Sophocles was born in 496 BC in Colonus, a village just outside Athens, to a wealthy weapons-maker and a leading citizen. As a young man, Sophocles was talented at music and dancing. He was interested in playwriting and began to study The Odyssey and The Iliad. An anonymous biographer of the time called him “the pupil of Homer” -suggesting that Sophocles’ great power came to him from the greatest of Greek poets. In 468 BC, Sophocles’s play Triptolemus took first prize for tragedy, while his teacher’s came in second. Since Athens demanded that its citizens take part in all aspects public life, Sophocles served as a diplomat, general, and even a healer. Sophocles became treasurer of the Delian Confederation in 443 B.C.; the funds he collected bolstered Athenian glory at home and around the Mediterranean. Three years later, Sophocles was honored as serving as a general in the siege of Samos. Historians believe he may have served again 20 years later. He investigated the Athenian military defeat in Sicily in 413 B.C. He also acted as a negotiator with allies during the Peloponnesian War. His death in 406 B.C. inspired a national cult that worshipped him as a cultural hero and dedicated a shrine to him.

Through all of his service, however, Sophocles remained primarily a dramatist. In his life, he completed more than 120 plays. Now, only titles and fragments of most of those can be found, for only seven complete tragedies survive: Ajax, Antigone, Electra, Oedipus the King, The Trachinae, Philoctetes, and Oedipus at Colonus. However, in 1907, a papyrus with hundreds of lines of The Ichneutae was found in Egypt. This finding provides hope for finding more of the playwrights work in the future.
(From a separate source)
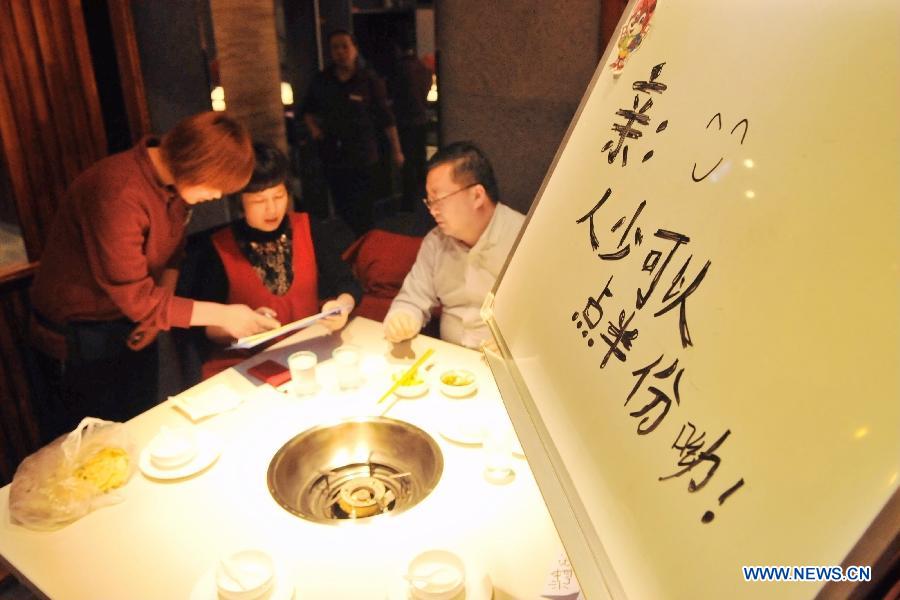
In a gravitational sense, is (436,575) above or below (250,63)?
below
By analyzing the themes found in Sophocles’s personal life and Athen’s society, we can identify where Sophocles found the inspiration for his pieces; specifically, Electra. The story is based on “The Nostoi”, a lost epic of ancient Greek literature and part of the “Epic Cycle”, roughly covering the period between Homer’s Iliad and his Odyssey. Sophocles, as was stated in the previous paragraph, Sophocles studied Homer and was inspired by him. The character Electra is very emotional and stubbornly devoted to the principles of justice, reverence and honour, even if sometimes her grasp on these principles seems questionable. These characteristics were valuable in the eyes of Greek society. The main themes explored through the play include the conflict between justice and expediency, as embodied in the characters of Electra and Chrysothemis respectively; the effects of revenge on its perpetrator, as the moment of revenge approaches, Electra grows increasingly irrational, demonstrating a questionable grasp on the very principle of justice by which she claims to be motivated; and the degrading effects of dishonour. These are all themes Sophocles would’ve studied throughout his education in the arts and Greek society. Sophocles acknowledges the “bad” sides of the “heroes” and the “good” sides of the “villains”, in effect blurring the distinctions between these two categories and lending the play a morally ambiguous tone.

Many scholars are divided over whether Electra’s victory over her mother represents the triumph of justice or the downfall, even madness, of Electra.